Wednesday , 19, October 2011 Leave a comment

One of the best things about my pediatrician is the one on one time he spends with you.  It’s a small practice, him and a nurse practitioner.  The hours could be better.  It could be closer to our house.  But he’s good, and finding new doctors/dentists was my least favorite part about moving across the country.  So here we are.

At my son’s first visit to the office, I was reminded of yet another reason I like to go there.

I’m a total geek.

After our Doc tells us – yeap it’s jaundice – he then turns, faces the paper on the table and starts giving us a lesson on jaundice.  He barely looks up at either of us, but scribbles away on the paper as he talks about jaundice, and why it’s a good idea to keep tabs on it.  In the end we’ve got a paper that looks something like this:

And I’m pretty sure my husband and I have big cheesy grins on our faces.  I have a biology degree (and he’s got chemistry).  Human Physiology is my most favorite subject ever.  I’ve really not gotten to use it since I graduated, since most of my jobs were clerical in nature before I started raising babies.  So if my pediatrician wants to chat away about the workings of the human body, I am very happy about it.

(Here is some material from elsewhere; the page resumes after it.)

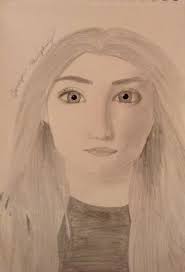 Saoirse Ronan by Jarryn Humphrey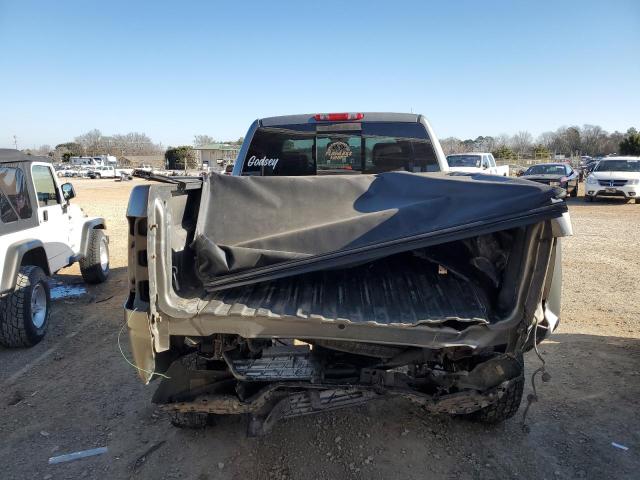 Photo 6 from auction – 2009 CHEVROLET SILVERADO with VIN 1GCEC29009Z196462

If  you need a basic rundown on jaundice, here are the essentials we got:

While baby is in utero they produce lots of of extra red blood cells (to compete with mama for oxygen).  When baby is born they have all these extra red blood cells they no longer need (since they are now providing oxygen for themselves by – you know – breathing) SO the body starts breaking them down.  One byproduct of this breakdown is bilirubin.  Baby’s liver isn’t all the way mature yet so the bilirubin can build up a bit (instead of being taken care of by the liver in a timely fashion).  The bilirubin goes into the skin which causes the yellow color.  Physiologic jaundice (the yellow skin) isn’t a big deal.  However if the bilirubin levels get too high bilirubin goes to places you don’t want – the brain – and can cause permanent damage. “So – we keep track of it” he told us.

If you kept up with all that and understood how it related to the drawing, kudos to you!